Berkshire’s 80-plus companies contain a wide range of what Buffett calls “core competencies,” from managing aircraft to marketing zircons. That gives it a wide range of potential acquisitions, and the list grows every time Berkshire gains a large company.
While some businesses might resist being purchased, others seek it out. Jim Zipursky, who manages the Omaha office of investment bank Corporate Finance Associates, said he has met CEOs whose goal is to sell their business to Warren Buffett.
“We’re speaking with a company now that says, ‘Gee, if you can get us in to see them, we’d really like to because that’s who we’d like to sell our business to,’ ” Zipursky said.
Buffett’s style of buying a company and leaving the current management in place to run the business is well-known, and is evident locally: He bought the Nebraska Furniture Mart in 1983 from the Blumkin family, which is still running the store.
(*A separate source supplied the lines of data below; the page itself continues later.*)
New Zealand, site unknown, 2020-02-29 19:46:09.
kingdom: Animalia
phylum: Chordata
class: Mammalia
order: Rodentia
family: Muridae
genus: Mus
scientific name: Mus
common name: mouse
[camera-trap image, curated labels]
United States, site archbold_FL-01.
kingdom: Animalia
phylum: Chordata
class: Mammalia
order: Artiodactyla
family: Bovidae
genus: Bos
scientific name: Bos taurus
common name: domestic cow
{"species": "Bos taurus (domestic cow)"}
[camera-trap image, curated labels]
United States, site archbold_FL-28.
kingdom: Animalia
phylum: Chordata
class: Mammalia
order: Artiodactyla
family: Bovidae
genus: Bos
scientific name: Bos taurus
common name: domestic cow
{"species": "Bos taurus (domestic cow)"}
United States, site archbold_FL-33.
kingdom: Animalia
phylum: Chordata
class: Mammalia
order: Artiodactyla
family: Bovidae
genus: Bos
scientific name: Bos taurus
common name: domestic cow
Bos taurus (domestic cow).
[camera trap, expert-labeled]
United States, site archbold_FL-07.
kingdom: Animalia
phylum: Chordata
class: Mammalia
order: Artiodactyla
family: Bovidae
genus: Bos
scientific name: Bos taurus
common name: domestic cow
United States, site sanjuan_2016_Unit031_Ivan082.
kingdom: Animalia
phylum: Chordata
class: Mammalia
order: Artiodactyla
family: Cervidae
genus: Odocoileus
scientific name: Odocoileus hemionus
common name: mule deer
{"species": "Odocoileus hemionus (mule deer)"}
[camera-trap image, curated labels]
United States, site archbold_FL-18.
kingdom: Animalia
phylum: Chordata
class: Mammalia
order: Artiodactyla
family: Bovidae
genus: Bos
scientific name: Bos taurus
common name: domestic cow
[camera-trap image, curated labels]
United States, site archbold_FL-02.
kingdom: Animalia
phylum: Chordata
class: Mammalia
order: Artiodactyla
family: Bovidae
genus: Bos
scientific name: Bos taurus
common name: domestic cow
“The Berkshire Hathaway growth strategy of acquiring well-run, well-managed, privately held businesses is excellent,” Zipursky said. “It’s a good lesson for any business owner of a privately held business who’s thinking of selling his or her business.”
Buffett didn’t invent the management-in-place requirement for acquisitions, Zipursky said. “What he’s done is perfecting his razor focus on the type of business he’s interested in.”
Nor did Buffett invent the “platform and bolt-on” strategy, which Hupp said enables a company to leverage its expertise and its back room and administrative help while exposing it to new markets and new ideas. “Banks have done it for years, growing by buying smaller banks and eliminating some of the overhead.”
Companies may buy competitors and try to “roll up the industry,” he said. That’s why restrictions on monopolies sometimes come into play.
But Berkshire’s large scale makes the strategy effective, Hupp said. “What Berkshire likes to do is get into different products that complement the products they have. Then they can get access to a whole new customer base and cross-sell as well.”
The Omaha World-Herald Co. is owned by Berkshire Hathaway Inc.